Critics of banning ransomware payments note that such policies create new incentives for worse outcomes. Companies that choose to pay rather bankrupt their business may open themselves up for a lifetime of blackmail, as the criminals now hold evidence that they committed a crime. Criminals may also be more likely to seek ransom payments from critical infrastructure operators because CI that impacts national security is unlikely to tolerate significant downtime.
Companies are willing to pay substantial amounts in ransom because the potential damages of interrupting company operations can be even more costly. For instance, downtime at a commercial plant can rack up many millions of dollars in damages very quickly.

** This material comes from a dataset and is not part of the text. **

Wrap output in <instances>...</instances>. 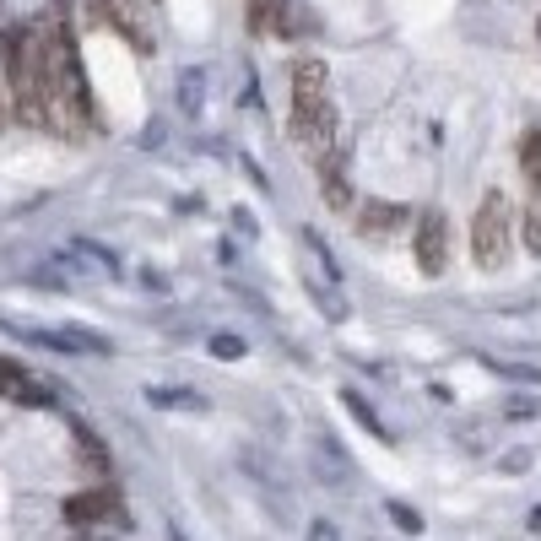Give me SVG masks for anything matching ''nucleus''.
<instances>
[{"label": "nucleus", "instance_id": "412c9836", "mask_svg": "<svg viewBox=\"0 0 541 541\" xmlns=\"http://www.w3.org/2000/svg\"><path fill=\"white\" fill-rule=\"evenodd\" d=\"M525 466H531V455H504L498 460V471H525Z\"/></svg>", "mask_w": 541, "mask_h": 541}, {"label": "nucleus", "instance_id": "39448f33", "mask_svg": "<svg viewBox=\"0 0 541 541\" xmlns=\"http://www.w3.org/2000/svg\"><path fill=\"white\" fill-rule=\"evenodd\" d=\"M65 520L82 525V531H92V525H114L125 520V504L114 487H87V493H71L65 498Z\"/></svg>", "mask_w": 541, "mask_h": 541}, {"label": "nucleus", "instance_id": "9b49d317", "mask_svg": "<svg viewBox=\"0 0 541 541\" xmlns=\"http://www.w3.org/2000/svg\"><path fill=\"white\" fill-rule=\"evenodd\" d=\"M147 401L157 406V412H201V406H206L195 390H163V385H152Z\"/></svg>", "mask_w": 541, "mask_h": 541}, {"label": "nucleus", "instance_id": "9d476101", "mask_svg": "<svg viewBox=\"0 0 541 541\" xmlns=\"http://www.w3.org/2000/svg\"><path fill=\"white\" fill-rule=\"evenodd\" d=\"M520 174H525L531 201H541V130H525L520 136Z\"/></svg>", "mask_w": 541, "mask_h": 541}, {"label": "nucleus", "instance_id": "f8f14e48", "mask_svg": "<svg viewBox=\"0 0 541 541\" xmlns=\"http://www.w3.org/2000/svg\"><path fill=\"white\" fill-rule=\"evenodd\" d=\"M38 341H49V347H65V352H109V341L92 336V331H44Z\"/></svg>", "mask_w": 541, "mask_h": 541}, {"label": "nucleus", "instance_id": "aec40b11", "mask_svg": "<svg viewBox=\"0 0 541 541\" xmlns=\"http://www.w3.org/2000/svg\"><path fill=\"white\" fill-rule=\"evenodd\" d=\"M309 541H341V531H336L331 520H314V525H309Z\"/></svg>", "mask_w": 541, "mask_h": 541}, {"label": "nucleus", "instance_id": "4468645a", "mask_svg": "<svg viewBox=\"0 0 541 541\" xmlns=\"http://www.w3.org/2000/svg\"><path fill=\"white\" fill-rule=\"evenodd\" d=\"M76 444H82L87 466H92V471H98V477H103V471H109V450H103V439H98V433H92V428H82V422H76Z\"/></svg>", "mask_w": 541, "mask_h": 541}, {"label": "nucleus", "instance_id": "20e7f679", "mask_svg": "<svg viewBox=\"0 0 541 541\" xmlns=\"http://www.w3.org/2000/svg\"><path fill=\"white\" fill-rule=\"evenodd\" d=\"M412 255H417L422 282H439V276L450 271V217H444V211H422Z\"/></svg>", "mask_w": 541, "mask_h": 541}, {"label": "nucleus", "instance_id": "4be33fe9", "mask_svg": "<svg viewBox=\"0 0 541 541\" xmlns=\"http://www.w3.org/2000/svg\"><path fill=\"white\" fill-rule=\"evenodd\" d=\"M525 525H531V536H541V504L531 509V520H525Z\"/></svg>", "mask_w": 541, "mask_h": 541}, {"label": "nucleus", "instance_id": "f03ea898", "mask_svg": "<svg viewBox=\"0 0 541 541\" xmlns=\"http://www.w3.org/2000/svg\"><path fill=\"white\" fill-rule=\"evenodd\" d=\"M287 92H293V136L303 152L325 157L336 141V98H331V65L320 55H293L287 60Z\"/></svg>", "mask_w": 541, "mask_h": 541}, {"label": "nucleus", "instance_id": "423d86ee", "mask_svg": "<svg viewBox=\"0 0 541 541\" xmlns=\"http://www.w3.org/2000/svg\"><path fill=\"white\" fill-rule=\"evenodd\" d=\"M147 6H152V0H109V22L141 49V55H152V49H157V38H152V11H147Z\"/></svg>", "mask_w": 541, "mask_h": 541}, {"label": "nucleus", "instance_id": "f257e3e1", "mask_svg": "<svg viewBox=\"0 0 541 541\" xmlns=\"http://www.w3.org/2000/svg\"><path fill=\"white\" fill-rule=\"evenodd\" d=\"M0 55H6V76H11V109L22 125L49 130L55 125V92H49V55H44V33L17 22L0 38Z\"/></svg>", "mask_w": 541, "mask_h": 541}, {"label": "nucleus", "instance_id": "7ed1b4c3", "mask_svg": "<svg viewBox=\"0 0 541 541\" xmlns=\"http://www.w3.org/2000/svg\"><path fill=\"white\" fill-rule=\"evenodd\" d=\"M514 255V206L504 190H487L471 211V260L477 271H504Z\"/></svg>", "mask_w": 541, "mask_h": 541}, {"label": "nucleus", "instance_id": "ddd939ff", "mask_svg": "<svg viewBox=\"0 0 541 541\" xmlns=\"http://www.w3.org/2000/svg\"><path fill=\"white\" fill-rule=\"evenodd\" d=\"M320 201L331 206V211H347L352 206V184L336 174V168H325V184H320Z\"/></svg>", "mask_w": 541, "mask_h": 541}, {"label": "nucleus", "instance_id": "0eeeda50", "mask_svg": "<svg viewBox=\"0 0 541 541\" xmlns=\"http://www.w3.org/2000/svg\"><path fill=\"white\" fill-rule=\"evenodd\" d=\"M0 401H17V406H49V395H44V385H33V379L22 374L17 363L0 358Z\"/></svg>", "mask_w": 541, "mask_h": 541}, {"label": "nucleus", "instance_id": "dca6fc26", "mask_svg": "<svg viewBox=\"0 0 541 541\" xmlns=\"http://www.w3.org/2000/svg\"><path fill=\"white\" fill-rule=\"evenodd\" d=\"M385 514L395 520V531H401V536H422V514H417L412 504H401V498H390V504H385Z\"/></svg>", "mask_w": 541, "mask_h": 541}, {"label": "nucleus", "instance_id": "1a4fd4ad", "mask_svg": "<svg viewBox=\"0 0 541 541\" xmlns=\"http://www.w3.org/2000/svg\"><path fill=\"white\" fill-rule=\"evenodd\" d=\"M244 22H249V33H282L287 28V0H249Z\"/></svg>", "mask_w": 541, "mask_h": 541}, {"label": "nucleus", "instance_id": "a211bd4d", "mask_svg": "<svg viewBox=\"0 0 541 541\" xmlns=\"http://www.w3.org/2000/svg\"><path fill=\"white\" fill-rule=\"evenodd\" d=\"M341 401H347V406H352V417H358V422H363V428H368V433H379V439H390V433H385V422H379L374 412H368V406H363V395H358V390H347V395H341Z\"/></svg>", "mask_w": 541, "mask_h": 541}, {"label": "nucleus", "instance_id": "6e6552de", "mask_svg": "<svg viewBox=\"0 0 541 541\" xmlns=\"http://www.w3.org/2000/svg\"><path fill=\"white\" fill-rule=\"evenodd\" d=\"M406 217H412V211H406V206H395V201H368V206L358 211V233H368V239L379 233V239H385V233H395Z\"/></svg>", "mask_w": 541, "mask_h": 541}, {"label": "nucleus", "instance_id": "f3484780", "mask_svg": "<svg viewBox=\"0 0 541 541\" xmlns=\"http://www.w3.org/2000/svg\"><path fill=\"white\" fill-rule=\"evenodd\" d=\"M211 352H217L222 363H239V358H249V341H239V336L222 331V336H211Z\"/></svg>", "mask_w": 541, "mask_h": 541}, {"label": "nucleus", "instance_id": "2eb2a0df", "mask_svg": "<svg viewBox=\"0 0 541 541\" xmlns=\"http://www.w3.org/2000/svg\"><path fill=\"white\" fill-rule=\"evenodd\" d=\"M520 244L541 255V201H525V217H520Z\"/></svg>", "mask_w": 541, "mask_h": 541}, {"label": "nucleus", "instance_id": "6ab92c4d", "mask_svg": "<svg viewBox=\"0 0 541 541\" xmlns=\"http://www.w3.org/2000/svg\"><path fill=\"white\" fill-rule=\"evenodd\" d=\"M541 417V395H525V401H509V422H531Z\"/></svg>", "mask_w": 541, "mask_h": 541}]
</instances>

“The damage that can be done can be significant,” said Dave Burg, leader of EY Americas' cybersecurity practice. “The bad guys are very good at getting in. They're also very good at surveying the victim company, to find the kinds of data that they're interested in, and to ultimately find critical systems [and] critical applications, and then they're very good at bringing those systems down.”
Noting that EY deals mostly with Fortune 500 companies, Burg said the notion of his clients paying 10 to 20% of revenue would not track. But such a scenario would be more reasonable for small- and medium-sized businesses.
For the broader ecosystem of organizations that can be affected by ransomware, the problem can be “existential,” said Joshua Motta, CEO of cyber insurer Coalition.
“There are 24 million businesses in this country that have less than a million or two in annual revenue and an unforeseen $10,000 cost, much less [a] $100,000 cost, can be the difference between making payroll or not,” said Motta. “So for many businesses, it is truly existential.”
Trying to recover without paying a ransom is simply not an option for many businesses, he said. Closing down an office or industrial facility to recover may not be survivable cost.
“We handle ransomware claims every week. I have yet to meet a single business owner that wants to pay a ransom. The alternative is considerably more costly than paying the ransom,” he said. “From an expected value perspective, it would be bad for society to ban ransom. It would increase the cost to society by many orders of magnitude.”
Motta noted that from a business cost standpoint, encouraging companies to invest in better cybersecurity that covers common ransomware vectors would be a much cheaper way to limit ransomware payments. It is a move he believes the insurance industry could spearhead by making it a requirement of policies, saving both the insurer and the client money in the long run.
Without paying a ransom, said Burg, a company would be relying on the government to create lightning-quick resolutions to ransomware incidents to prevent massive damages.
“The concern about banning the ransom payment is, if the government is not able to respond with extreme speed and scale to that particular to that situation, then the business has to make a decision:Do I go out of business or do I make the payment and stay in business?” he said.
Burg does believe there is a role for the government to play in stopping ransomware: leveraging law enforcement and cyberwarfare capabilities to dismantle cybercriminal operations, using "assets and capabilities akin to the war on terror to target infrastructure of individuals who undertake” ransomware attacks, he said.
Addressing the root causes of ransomware would not only be more palatable for potential victims, said Motta, but potentially better optics for the government as well.
“Is the Justice Department truly going to prosecute the victim when they don't even prosecute the actual perpetrator?” he asked.